Justice Kennedy, the closest thing to a swing vote on the polarized court, penned for the majority that “if the First Amendment has any force, it prohibits Congress from fining or jailing citizens, or associations of citizens, for simply engaging in political speech.” The only bones thrown to the public were that corporations and unions have to disclose their financing of the advertisement – which, according to Kennedy, “permits citizens and shareholders to react to the speech of corporate entities in a proper way,” – and that direct contributions to candidates are still banned. But as Justice Stevens pleaded in the dissent, “The difference between selling a vote and selling access is a matter of degree, not kind.” This means that the upcoming midterm elections, which already promised to leave no legislator behind in displays of vehement partisanship and mud-slinging, will now be sponsored not by viewers like you, but by General Electric, Marlboro, Goldman-Sachs and possibly by foreign powers like China, Saudi Princes and Venezuela. That’s right, as revealed in a recent Center for Public Integrity investigation, foreign, government-owned corporations with U.S. subsidiaries like laptop-maker Lenovo, Houston’s Saudi Refining Company and the CITGO Petroleum Company now have no explicit restriction on electioneering.

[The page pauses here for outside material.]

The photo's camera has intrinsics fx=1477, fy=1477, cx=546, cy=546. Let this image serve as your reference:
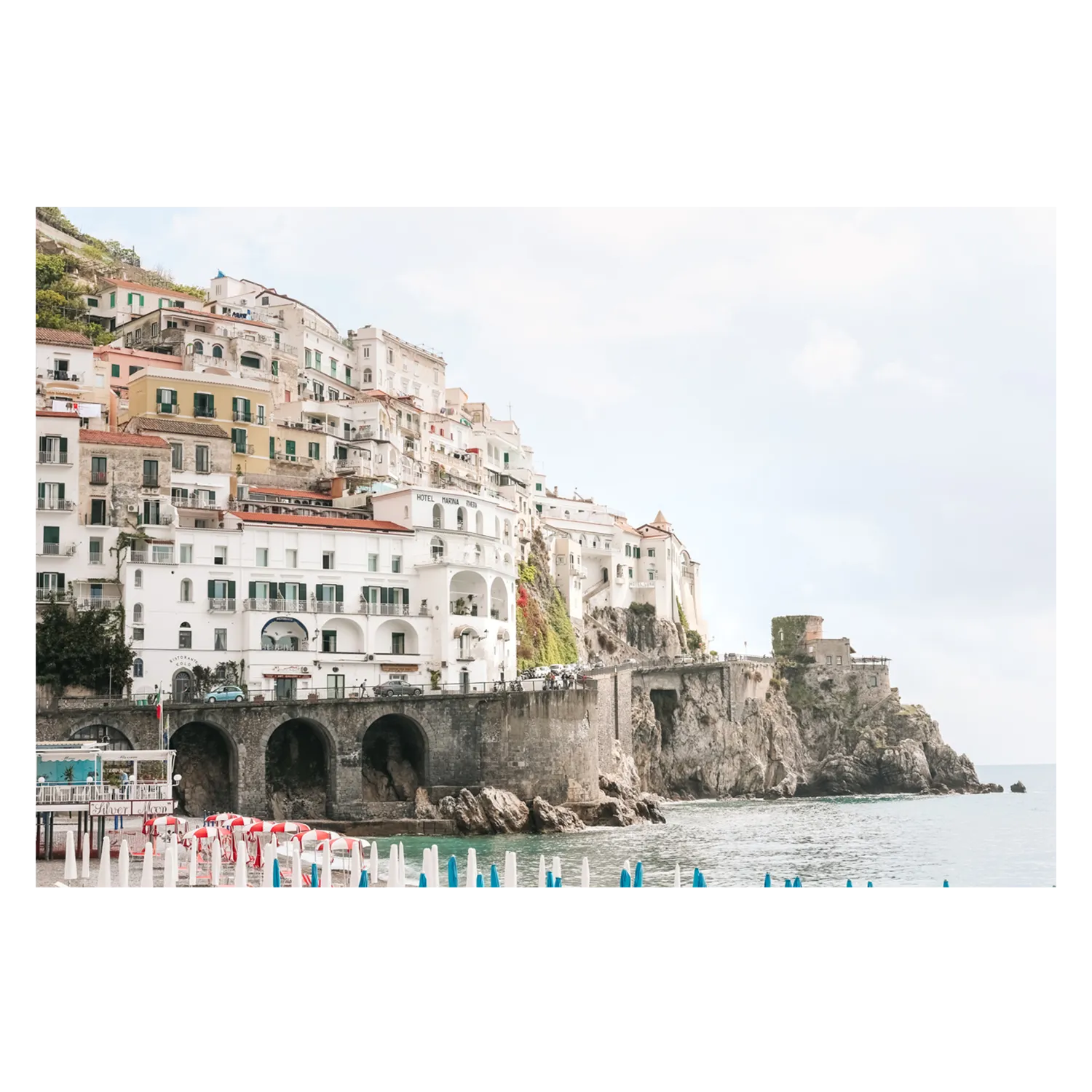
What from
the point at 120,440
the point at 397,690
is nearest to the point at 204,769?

Perhaps the most remarkable thing about this decision though, is that it shattered any remaining illusions about the distinction between judicial and political conservativism. Although the two have long gone hand-in-hand, there was still a line dividing them. Judicial conservativism, the professed philosophy of Roberts, Scalia, Thomas and Alito, means a respect for two things: the Constitution and previous Supreme Court decisions. So although this ruling was made under the auspices of the First Amendment, it ignored a litany of judicial precedent, including Austin v. Michigan Chamber of Commerce in 1990 and McConnell v. Federal Election Commission, both of which unhesitantly upheld the government’s right to restrict corporate and union bankrolling of elections. Instead, the Supreme Court has once again displayed an alarming preference for Republican-conservativism, and corporations have an overwhelming preference for the GOP brand, as opposed the venerable – although sometimes venial – tradition of judicial originalism.
Abandoning its tradition of intellectual, weighty and independent assessment of America’s convoluted legal framework, today’s Court more frequently resembles the hyper-partisan Senate in the procedural nature of its votes. As Obama scolded the Court in his State of the Union, elections “should be decided by the American people,” and Congress urgently needs to do whatever it can to shore up the floodwalls from the oncoming onslaught on we the people’s ability to elect officials representing our interests.